··· TEXT FOR ANALYSIS

The hypothesis was confirmed
The two experiments we reported leave no doubt that flag leafA max of rice under elevated [CO2], under the irrigated experimental conditions, is partly controlled by genotypic source-sink relationships. This was initially reported by Fabre et al. (2020) for 5 genotypes and here in Exp.1 for 14 genotypes and in Exp.2 for 17 genotypes. A similar response to e-CO2 of grain yield was reported by Fabre et al. (2020) and was also found here in Exp.2. The LSSR as a proxy trait for source-sink ratio is thus indicative of genotypic variation of acclimation of photosynthesis under e-CO2. This acclimation, where present, consists of a downregulation of the maximum leaf photosynthesis capacity level (A max), which affects grain yield (White et al. , 2016; Fabre et al. , 2020; Dingkuhn et al. , 2020; Gao et al. , 2021).
Importantly, the two constituent traits of the LSSR, flag leaf area and panicle spikelet number, had either no or only a weak correlation with the e-CO2 response of A max or grain yield (Fig. 3). Only the ratio of the two traits was predictive, indicating that the underlying mechanism was indeed related to sink-source relationships, and not to a single morphological trait that might be correlated with acclimation for different reasons. On this basis, we suggest it to be likely that the “true” sink-source ratio of the plant, which would take into account the sums of all its source and sink activities (as opposed to a single leaf’s area and panicle’s spikelet number) would be more predictive than LSSR. Thus, hypothetically, better-performing proxy traits for e-CO2response should exist but may be more difficult to measure.
We gave a greater emphasis to flag leaf A max than to yield or biomass response because i) according to this study’s hypothesis, photosynthesis is directly affected by e-CO2 acclimation whereas biomass and grain production are indirectly affected; and ii) our two samples of genotypes represented genetic diversity for LSSR and included very low-yielding accessions. It can be expected that in tall-traditional cultivars which partition comparatively little photosynthate to grains, yield is only loosely determined by leaf photosynthetic rates. A subsequent, similar study should address a panel of high-yielding genetic materials.

······
··· DATA TO EXAMINE

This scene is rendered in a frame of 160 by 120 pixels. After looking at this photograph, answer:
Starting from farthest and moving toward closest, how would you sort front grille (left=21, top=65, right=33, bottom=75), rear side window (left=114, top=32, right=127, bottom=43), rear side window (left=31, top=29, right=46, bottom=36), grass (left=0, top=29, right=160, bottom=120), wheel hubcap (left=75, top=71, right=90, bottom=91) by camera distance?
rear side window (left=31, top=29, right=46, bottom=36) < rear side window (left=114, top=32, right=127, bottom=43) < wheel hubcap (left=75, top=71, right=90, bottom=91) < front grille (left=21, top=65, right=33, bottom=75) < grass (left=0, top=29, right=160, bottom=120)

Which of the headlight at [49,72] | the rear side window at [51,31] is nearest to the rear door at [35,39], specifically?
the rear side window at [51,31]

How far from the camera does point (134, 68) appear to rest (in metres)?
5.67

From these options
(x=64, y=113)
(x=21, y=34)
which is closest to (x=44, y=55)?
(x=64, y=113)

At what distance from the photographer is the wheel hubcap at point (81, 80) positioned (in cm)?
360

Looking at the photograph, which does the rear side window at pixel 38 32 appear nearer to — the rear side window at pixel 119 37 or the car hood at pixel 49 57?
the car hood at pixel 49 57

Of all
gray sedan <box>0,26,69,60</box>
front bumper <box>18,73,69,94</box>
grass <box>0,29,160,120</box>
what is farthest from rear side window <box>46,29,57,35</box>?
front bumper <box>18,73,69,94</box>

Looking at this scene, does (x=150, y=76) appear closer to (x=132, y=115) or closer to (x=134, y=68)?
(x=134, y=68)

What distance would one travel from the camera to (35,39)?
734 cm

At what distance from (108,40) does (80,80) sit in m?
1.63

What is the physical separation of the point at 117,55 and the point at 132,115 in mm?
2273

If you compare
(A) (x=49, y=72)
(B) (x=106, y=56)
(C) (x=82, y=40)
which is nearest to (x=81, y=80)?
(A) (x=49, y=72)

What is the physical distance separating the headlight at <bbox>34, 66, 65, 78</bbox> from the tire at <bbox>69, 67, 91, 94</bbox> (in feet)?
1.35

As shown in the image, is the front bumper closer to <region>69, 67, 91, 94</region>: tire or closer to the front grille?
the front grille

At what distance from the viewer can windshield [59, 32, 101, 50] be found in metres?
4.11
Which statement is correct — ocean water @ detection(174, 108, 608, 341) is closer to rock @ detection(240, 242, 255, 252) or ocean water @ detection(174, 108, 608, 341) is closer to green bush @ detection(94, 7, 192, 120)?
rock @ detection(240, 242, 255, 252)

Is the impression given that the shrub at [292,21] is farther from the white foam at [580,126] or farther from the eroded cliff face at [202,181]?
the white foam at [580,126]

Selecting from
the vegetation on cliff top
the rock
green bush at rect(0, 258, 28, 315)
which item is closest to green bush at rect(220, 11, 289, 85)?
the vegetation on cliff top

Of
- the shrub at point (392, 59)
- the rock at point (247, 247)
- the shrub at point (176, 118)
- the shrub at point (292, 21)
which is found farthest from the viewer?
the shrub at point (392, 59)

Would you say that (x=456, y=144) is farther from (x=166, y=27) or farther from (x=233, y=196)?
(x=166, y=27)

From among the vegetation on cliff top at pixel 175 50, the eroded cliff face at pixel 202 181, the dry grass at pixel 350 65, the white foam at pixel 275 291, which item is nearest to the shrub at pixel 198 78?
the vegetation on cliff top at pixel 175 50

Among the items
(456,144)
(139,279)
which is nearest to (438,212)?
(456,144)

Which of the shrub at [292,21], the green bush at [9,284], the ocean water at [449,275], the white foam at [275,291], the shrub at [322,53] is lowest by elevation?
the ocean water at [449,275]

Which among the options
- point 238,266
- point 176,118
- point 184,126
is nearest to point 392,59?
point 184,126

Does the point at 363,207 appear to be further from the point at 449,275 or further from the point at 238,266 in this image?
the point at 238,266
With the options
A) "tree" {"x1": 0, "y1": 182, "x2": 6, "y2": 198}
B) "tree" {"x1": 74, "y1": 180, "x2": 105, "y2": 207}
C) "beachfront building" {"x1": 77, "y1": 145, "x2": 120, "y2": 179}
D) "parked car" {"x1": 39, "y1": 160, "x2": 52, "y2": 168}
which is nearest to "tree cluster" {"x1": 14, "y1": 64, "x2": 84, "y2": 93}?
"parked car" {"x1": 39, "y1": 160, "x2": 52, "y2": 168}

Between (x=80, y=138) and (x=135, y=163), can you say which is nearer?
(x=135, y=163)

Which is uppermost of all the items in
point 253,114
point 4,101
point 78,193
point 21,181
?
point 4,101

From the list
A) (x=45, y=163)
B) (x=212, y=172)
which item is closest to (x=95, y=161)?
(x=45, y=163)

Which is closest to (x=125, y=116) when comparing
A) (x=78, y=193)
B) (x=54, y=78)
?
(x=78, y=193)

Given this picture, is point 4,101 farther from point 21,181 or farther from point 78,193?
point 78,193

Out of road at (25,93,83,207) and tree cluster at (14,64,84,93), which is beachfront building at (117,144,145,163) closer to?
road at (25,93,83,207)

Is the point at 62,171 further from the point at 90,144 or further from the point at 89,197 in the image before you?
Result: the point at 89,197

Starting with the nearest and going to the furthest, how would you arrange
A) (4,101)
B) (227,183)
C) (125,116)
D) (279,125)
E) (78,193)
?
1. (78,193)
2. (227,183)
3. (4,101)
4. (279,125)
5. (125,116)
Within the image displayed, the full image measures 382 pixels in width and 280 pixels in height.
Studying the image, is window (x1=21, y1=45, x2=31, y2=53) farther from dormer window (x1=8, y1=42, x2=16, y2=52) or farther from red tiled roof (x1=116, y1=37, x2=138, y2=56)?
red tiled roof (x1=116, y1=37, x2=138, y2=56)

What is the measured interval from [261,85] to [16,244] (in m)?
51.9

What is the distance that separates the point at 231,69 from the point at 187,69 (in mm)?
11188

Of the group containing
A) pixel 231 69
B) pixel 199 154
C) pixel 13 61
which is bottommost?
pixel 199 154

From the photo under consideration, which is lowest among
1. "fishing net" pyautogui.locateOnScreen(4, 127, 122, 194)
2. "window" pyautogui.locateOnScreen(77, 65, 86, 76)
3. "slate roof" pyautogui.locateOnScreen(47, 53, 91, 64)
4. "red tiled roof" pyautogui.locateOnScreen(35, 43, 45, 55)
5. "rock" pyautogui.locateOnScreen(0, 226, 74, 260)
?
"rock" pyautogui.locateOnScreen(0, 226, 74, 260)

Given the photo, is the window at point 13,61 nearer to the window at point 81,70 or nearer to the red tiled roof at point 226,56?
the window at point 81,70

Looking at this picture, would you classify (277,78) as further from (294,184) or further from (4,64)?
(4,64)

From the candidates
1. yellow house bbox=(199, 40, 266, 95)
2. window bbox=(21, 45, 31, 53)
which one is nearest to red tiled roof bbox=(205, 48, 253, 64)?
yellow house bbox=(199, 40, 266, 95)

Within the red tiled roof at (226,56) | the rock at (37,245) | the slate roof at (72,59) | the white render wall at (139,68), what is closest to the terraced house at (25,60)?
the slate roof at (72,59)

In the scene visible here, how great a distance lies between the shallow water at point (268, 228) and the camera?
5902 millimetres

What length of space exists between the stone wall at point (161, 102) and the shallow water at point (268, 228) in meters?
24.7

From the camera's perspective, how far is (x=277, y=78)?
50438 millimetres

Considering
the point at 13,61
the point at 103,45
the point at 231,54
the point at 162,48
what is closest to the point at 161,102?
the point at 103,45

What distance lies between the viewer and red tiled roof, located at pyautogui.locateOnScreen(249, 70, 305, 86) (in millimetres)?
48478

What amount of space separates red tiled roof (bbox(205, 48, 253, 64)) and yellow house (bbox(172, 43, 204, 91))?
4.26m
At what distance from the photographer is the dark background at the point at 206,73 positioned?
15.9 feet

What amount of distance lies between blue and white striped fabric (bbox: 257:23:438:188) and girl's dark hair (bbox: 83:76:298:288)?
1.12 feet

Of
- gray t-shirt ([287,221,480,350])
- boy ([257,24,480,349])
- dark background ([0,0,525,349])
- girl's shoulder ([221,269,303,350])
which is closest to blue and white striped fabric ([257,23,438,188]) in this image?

······

(TASKS TO CARRY OUT)
1/ How many genotypes were studied in Exp.2, according to the text on rice under elevated CO2?
2/ Please edit the text on rice under elevated CO2 from "Importantly, the two" up to and including "difficult to measure.", putting "structural trait" in place of "morphological trait".

(ANSWER SECTION)
1/ 17 genotypes.

2/
Importantly, the two constituent traits of the LSSR, flag leaf area and panicle spikelet number, had either no or only a weak correlation with the e-CO2 response of A max or grain yield (Fig. 3). Only the ratio of the two traits was predictive, indicating that the underlying mechanism was indeed related to sink-source relationships, and not to a single structural trait that might be correlated with acclimation for different reasons. On this basis, we suggest it to be likely that the “true” sink-source ratio of the plant, which would take into account the sums of all its source and sink activities (as opposed to a single leaf’s area and panicle’s spikelet number) would be more predictive than LSSR. Thus, hypothetically, better-performing proxy traits for e-CO2response should exist but may be more difficult to measure.